» **Task goal**: Below is a set of records. Repeat all of them exactly.

** Opening Records supplied block **

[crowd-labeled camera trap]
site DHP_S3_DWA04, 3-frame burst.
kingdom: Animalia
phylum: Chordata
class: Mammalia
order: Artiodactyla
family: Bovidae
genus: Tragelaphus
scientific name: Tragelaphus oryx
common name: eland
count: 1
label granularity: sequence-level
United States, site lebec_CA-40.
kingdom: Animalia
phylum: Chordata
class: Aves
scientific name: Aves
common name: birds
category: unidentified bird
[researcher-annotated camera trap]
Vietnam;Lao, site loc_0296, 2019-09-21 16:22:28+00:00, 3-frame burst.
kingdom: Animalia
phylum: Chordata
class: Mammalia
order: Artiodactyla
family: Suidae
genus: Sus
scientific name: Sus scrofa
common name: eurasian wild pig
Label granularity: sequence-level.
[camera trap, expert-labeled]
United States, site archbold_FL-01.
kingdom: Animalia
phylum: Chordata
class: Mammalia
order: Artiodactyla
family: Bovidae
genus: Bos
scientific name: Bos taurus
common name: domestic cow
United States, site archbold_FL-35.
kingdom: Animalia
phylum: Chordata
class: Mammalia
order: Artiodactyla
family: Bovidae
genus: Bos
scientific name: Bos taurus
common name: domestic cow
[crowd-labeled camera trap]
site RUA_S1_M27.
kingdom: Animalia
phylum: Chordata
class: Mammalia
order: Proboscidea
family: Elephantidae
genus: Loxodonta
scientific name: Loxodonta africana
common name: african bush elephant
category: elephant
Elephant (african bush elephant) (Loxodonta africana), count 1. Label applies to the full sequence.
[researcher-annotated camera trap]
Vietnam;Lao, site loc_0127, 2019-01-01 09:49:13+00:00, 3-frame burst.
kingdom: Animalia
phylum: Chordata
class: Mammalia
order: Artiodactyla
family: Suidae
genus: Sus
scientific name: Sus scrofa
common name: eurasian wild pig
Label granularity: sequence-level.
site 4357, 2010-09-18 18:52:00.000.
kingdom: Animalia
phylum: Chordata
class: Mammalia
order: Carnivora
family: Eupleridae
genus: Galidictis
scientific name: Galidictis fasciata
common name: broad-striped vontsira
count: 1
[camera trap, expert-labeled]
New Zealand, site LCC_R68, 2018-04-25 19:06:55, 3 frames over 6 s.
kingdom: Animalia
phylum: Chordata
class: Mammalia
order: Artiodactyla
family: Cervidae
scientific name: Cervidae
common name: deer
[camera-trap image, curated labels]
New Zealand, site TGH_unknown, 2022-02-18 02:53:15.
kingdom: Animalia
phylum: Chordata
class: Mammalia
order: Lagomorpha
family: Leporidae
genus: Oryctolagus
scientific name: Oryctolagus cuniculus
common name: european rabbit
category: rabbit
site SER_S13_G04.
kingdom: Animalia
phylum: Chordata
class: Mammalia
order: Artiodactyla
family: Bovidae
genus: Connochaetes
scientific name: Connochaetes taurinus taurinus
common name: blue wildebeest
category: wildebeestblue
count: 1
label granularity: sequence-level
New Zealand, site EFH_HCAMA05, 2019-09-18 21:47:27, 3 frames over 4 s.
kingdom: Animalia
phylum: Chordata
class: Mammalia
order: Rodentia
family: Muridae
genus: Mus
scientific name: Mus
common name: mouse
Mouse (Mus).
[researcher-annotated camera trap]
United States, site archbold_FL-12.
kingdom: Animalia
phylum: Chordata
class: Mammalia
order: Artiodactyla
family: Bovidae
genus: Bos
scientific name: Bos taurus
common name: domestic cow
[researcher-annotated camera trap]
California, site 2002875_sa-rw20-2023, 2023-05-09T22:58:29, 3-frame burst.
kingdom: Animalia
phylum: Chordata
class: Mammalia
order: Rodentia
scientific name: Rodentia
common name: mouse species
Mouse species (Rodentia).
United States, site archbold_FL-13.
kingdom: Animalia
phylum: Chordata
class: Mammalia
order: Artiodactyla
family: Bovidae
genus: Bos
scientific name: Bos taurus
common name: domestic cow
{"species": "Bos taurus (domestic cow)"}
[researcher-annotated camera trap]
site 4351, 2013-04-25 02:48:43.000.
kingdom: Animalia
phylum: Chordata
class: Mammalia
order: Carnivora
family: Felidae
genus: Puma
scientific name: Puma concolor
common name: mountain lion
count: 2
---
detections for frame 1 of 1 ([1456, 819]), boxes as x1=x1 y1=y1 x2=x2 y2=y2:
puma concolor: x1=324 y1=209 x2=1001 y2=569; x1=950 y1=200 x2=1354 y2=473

** Closing Records supplied block **

» **Answer to this task**:
[crowd-labeled camera trap]
site DHP_S3_DWA04, 3-frame burst.
kingdom: Animalia
phylum: Chordata
class: Mammalia
order: Artiodactyla
family: Bovidae
genus: Tragelaphus
scientific name: Tragelaphus oryx
common name: eland
count: 1
label granularity: sequence-level
United States, site lebec_CA-40.
kingdom: Animalia
phylum: Chordata
class: Aves
scientific name: Aves
common name: birds
category: unidentified bird
[researcher-annotated camera trap]
Vietnam;Lao, site loc_0296, 2019-09-21 16:22:28+00:00, 3-frame burst.
kingdom: Animalia
phylum: Chordata
class: Mammalia
order: Artiodactyla
family: Suidae
genus: Sus
scientific name: Sus scrofa
common name: eurasian wild pig
Label granularity: sequence-level.
[camera trap, expert-labeled]
United States, site archbold_FL-01.
kingdom: Animalia
phylum: Chordata
class: Mammalia
order: Artiodactyla
family: Bovidae
genus: Bos
scientific name: Bos taurus
common name: domestic cow
United States, site archbold_FL-35.
kingdom: Animalia
phylum: Chordata
class: Mammalia
order: Artiodactyla
family: Bovidae
genus: Bos
scientific name: Bos taurus
common name: domestic cow
[crowd-labeled camera trap]
site RUA_S1_M27.
kingdom: Animalia
phylum: Chordata
class: Mammalia
order: Proboscidea
family: Elephantidae
genus: Loxodonta
scientific name: Loxodonta africana
common name: african bush elephant
category: elephant
Elephant (african bush elephant) (Loxodonta africana), count 1. Label applies to the full sequence.
[researcher-annotated camera trap]
Vietnam;Lao, site loc_0127, 2019-01-01 09:49:13+00:00, 3-frame burst.
kingdom: Animalia
phylum: Chordata
class: Mammalia
order: Artiodactyla
family: Suidae
genus: Sus
scientific name: Sus scrofa
common name: eurasian wild pig
Label granularity: sequence-level.
site 4357, 2010-09-18 18:52:00.000.
kingdom: Animalia
phylum: Chordata
class: Mammalia
order: Carnivora
family: Eupleridae
genus: Galidictis
scientific name: Galidictis fasciata
common name: broad-striped vontsira
count: 1
[camera trap, expert-labeled]
New Zealand, site LCC_R68, 2018-04-25 19:06:55, 3 frames over 6 s.
kingdom: Animalia
phylum: Chordata
class: Mammalia
order: Artiodactyla
family: Cervidae
scientific name: Cervidae
common name: deer
[camera-trap image, curated labels]
New Zealand, site TGH_unknown, 2022-02-18 02:53:15.
kingdom: Animalia
phylum: Chordata
class: Mammalia
order: Lagomorpha
family: Leporidae
genus: Oryctolagus
scientific name: Oryctolagus cuniculus
common name: european rabbit
category: rabbit
site SER_S13_G04.
kingdom: Animalia
phylum: Chordata
class: Mammalia
order: Artiodactyla
family: Bovidae
genus: Connochaetes
scientific name: Connochaetes taurinus taurinus
common name: blue wildebeest
category: wildebeestblue
count: 1
label granularity: sequence-level
New Zealand, site EFH_HCAMA05, 2019-09-18 21:47:27, 3 frames over 4 s.
kingdom: Animalia
phylum: Chordata
class: Mammalia
order: Rodentia
family: Muridae
genus: Mus
scientific name: Mus
common name: mouse
Mouse (Mus).
[researcher-annotated camera trap]
United States, site archbold_FL-12.
kingdom: Animalia
phylum: Chordata
class: Mammalia
order: Artiodactyla
family: Bovidae
genus: Bos
scientific name: Bos taurus
common name: domestic cow
[researcher-annotated camera trap]
California, site 2002875_sa-rw20-2023, 2023-05-09T22:58:29, 3-frame burst.
kingdom: Animalia
phylum: Chordata
class: Mammalia
order: Rodentia
scientific name: Rodentia
common name: mouse species
Mouse species (Rodentia).
United States, site archbold_FL-13.
kingdom: Animalia
phylum: Chordata
class: Mammalia
order: Artiodactyla
family: Bovidae
genus: Bos
scientific name: Bos taurus
common name: domestic cow
{"species": "Bos taurus (domestic cow)"}
[researcher-annotated camera trap]
site 4351, 2013-04-25 02:48:43.000.
kingdom: Animalia
phylum: Chordata
class: Mammalia
order: Carnivora
family: Felidae
genus: Puma
scientific name: Puma concolor
common name: mountain lion
count: 2
---
detections for frame 1 of 1 ([1456, 819]), boxes as x1=x1 y1=y1 x2=x2 y2=y2:
puma concolor: x1=324 y1=209 x2=1001 y2=569; x1=950 y1=200 x2=1354 y2=473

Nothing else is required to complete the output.